Antikapitalistische Alternative

Die Partei für Sozialismus und Freiheit (PSOL) bildete sich 2004/05 als Abspaltung vom linken Flügel der ideologisch breit gefächerten Arbeiterpartei (PT). Zu den Initiatoren gehörten vier Parlamentarier, die von der PT-Fraktion im Kongress zuvor ausgeschlossen worden waren, weil sie eine Rentenreform der seit 2003 von ihrer Partei geführten Regierung nicht mittragen wollten. Die PSOL wurde zu einem Sammelpunkt für Intellektuelle und Aktivisten, die den Sozialismus als Fernziel linker Politik nicht aufzugeben bereit sind. An der Lula-Politik kritisierten sie vor allem die Illusion der Klassenversöhnung, die unheiligen Allianzen, unsoziale Prestigeobjekte, Exportorientierung sowie den Verlust von Glaubwürdigkeit und Basisnähe durch sozialdemokratischen Machtopportunismus. Zugleich kämpfte die PSOL gegen den rechten Putschismus und für die Freiheit von Lula nach dessen politisch motivierter Inhaftierung 2018. Die Partei steht in enger Verbindung zu sozialen Bewegungen und zeichnet sich durch einen basisdemokratischen Politikstil aus. pst

Diesen Sonntag entscheidet sich, ob der linke Außenseiter Boulos Bruno Covas von den konservativen Sozialdemokraten (PSDB) als Bürgermeister ablöst.

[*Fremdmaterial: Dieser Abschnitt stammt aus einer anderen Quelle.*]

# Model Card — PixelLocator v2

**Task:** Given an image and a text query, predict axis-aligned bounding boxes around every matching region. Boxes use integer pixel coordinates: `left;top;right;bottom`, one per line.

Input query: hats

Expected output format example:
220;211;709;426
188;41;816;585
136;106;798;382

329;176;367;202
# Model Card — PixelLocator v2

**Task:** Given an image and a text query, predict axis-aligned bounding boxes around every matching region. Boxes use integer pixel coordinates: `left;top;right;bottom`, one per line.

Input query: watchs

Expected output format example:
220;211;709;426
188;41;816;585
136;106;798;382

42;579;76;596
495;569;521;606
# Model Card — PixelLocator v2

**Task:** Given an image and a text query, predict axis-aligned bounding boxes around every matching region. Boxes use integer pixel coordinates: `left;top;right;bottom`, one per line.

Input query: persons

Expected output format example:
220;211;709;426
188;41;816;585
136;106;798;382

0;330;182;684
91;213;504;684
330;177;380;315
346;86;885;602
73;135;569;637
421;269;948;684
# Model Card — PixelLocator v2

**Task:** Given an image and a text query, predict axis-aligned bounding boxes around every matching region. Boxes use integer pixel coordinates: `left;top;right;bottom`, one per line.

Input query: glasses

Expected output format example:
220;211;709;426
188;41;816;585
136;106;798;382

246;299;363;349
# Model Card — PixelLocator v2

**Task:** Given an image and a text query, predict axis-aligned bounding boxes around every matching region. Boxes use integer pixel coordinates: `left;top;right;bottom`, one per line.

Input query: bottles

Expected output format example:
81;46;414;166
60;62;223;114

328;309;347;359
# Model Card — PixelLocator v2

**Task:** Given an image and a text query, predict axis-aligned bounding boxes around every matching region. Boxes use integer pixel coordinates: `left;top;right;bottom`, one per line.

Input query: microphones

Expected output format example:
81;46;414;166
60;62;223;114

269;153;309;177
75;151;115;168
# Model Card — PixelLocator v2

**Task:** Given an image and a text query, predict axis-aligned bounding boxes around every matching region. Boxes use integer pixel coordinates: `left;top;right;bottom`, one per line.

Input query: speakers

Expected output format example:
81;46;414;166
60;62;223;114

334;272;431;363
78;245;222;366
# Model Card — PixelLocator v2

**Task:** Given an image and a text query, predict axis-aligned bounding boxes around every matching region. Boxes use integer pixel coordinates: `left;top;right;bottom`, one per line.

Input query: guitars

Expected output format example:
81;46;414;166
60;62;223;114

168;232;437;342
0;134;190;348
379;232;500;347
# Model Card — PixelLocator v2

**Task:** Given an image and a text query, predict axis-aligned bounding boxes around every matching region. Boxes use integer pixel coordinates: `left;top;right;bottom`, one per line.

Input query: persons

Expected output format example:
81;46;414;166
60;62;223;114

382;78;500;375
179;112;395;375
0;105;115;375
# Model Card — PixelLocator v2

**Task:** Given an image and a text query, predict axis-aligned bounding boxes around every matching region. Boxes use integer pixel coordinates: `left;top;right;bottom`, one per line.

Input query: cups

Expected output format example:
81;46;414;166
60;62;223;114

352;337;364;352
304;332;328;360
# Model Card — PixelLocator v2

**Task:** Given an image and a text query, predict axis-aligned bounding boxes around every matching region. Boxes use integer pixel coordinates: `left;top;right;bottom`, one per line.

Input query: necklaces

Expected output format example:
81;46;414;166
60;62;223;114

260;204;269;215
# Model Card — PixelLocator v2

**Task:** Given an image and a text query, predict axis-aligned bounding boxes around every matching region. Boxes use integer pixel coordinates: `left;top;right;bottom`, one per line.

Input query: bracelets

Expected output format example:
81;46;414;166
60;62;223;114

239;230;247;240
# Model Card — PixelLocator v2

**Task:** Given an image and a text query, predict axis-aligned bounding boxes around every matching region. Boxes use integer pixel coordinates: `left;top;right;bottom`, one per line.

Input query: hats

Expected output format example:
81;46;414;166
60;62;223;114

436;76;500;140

Zwar liegt Covas in den Umfragen vorn, doch der PSOL-Kandidat und Anführer der Bewegung der obdachlosen Arbeiter (MTST) hat aufgeholt. Boulos punktet bei den öffentlich Beschäftigten, bei Arbeitslosen, den Jüngeren und afrobrasilianischen Wählern. Vorn liegt er auch bei denen mit höherer Bildung, anders als bei Besserverdienern, Rentnern und Hausfrauen.

In anderen Zeiten wäre der hemdsärmelige Intellektuelle Boulos ein »Kandidat zum Anfassen«. Mit seinem glaubwürdigen Eintreten für Wohnraum für alle, für den öffentlichen Dienst, für bezahlbaren Nahverkehr ist der Mann, der »aus São Paulo eine antirassistische Stadt machen« will, für viele ein Hoffnungsträger. Wie eine jüngere Ausgabe von Lula da Silva kommt er rüber, und sein Draht zum Ex-Präsidenten und Übervater der Linken ist gut. Nicht nur die Arbeiterpartei, deren Gründungsmitglied Lula war und der es traditionell nicht leichtfällt, die Führungsrolle abzugeben, hat sich jetzt offiziell hinter Boulos gestellt, sondern auch vier weitere Linksparteien. Einigkeit statt Zersplitterung: Das ist, unabhängig vom Wahlausgang, bereits ein positives Signal für Brasilien, das sich im Griff der extremen Rechten befindet.

Wer in São Paulo, der Hauptstadt des gleichnamigen Bundesstaates, politisch das Sagen hat, ist von nationaler Tragweite. Das liegt schon am Gewicht des wirtschaftlichen und kulturellen Zentrums, das einst als Handelsplatz für Kaffee groß geworden war. Der bedeutendste Ballungsraum Südamerikas mit etwa 21 Millionen Einwohnern ist der wichtigste Industriestandort für brasilianische wie multinationale Konzerne. Auch mehr als 1000 deutsche Unternehmen, mehr als an jedem anderen Ort im Ausland, sind in der drittgrößten Stadt der Welt vertreten. Der dem Industriegürtel der Stadt vorgelagerte Seehafen von Santos macht São Paulo zur Drehscheibe für den Im- und Export.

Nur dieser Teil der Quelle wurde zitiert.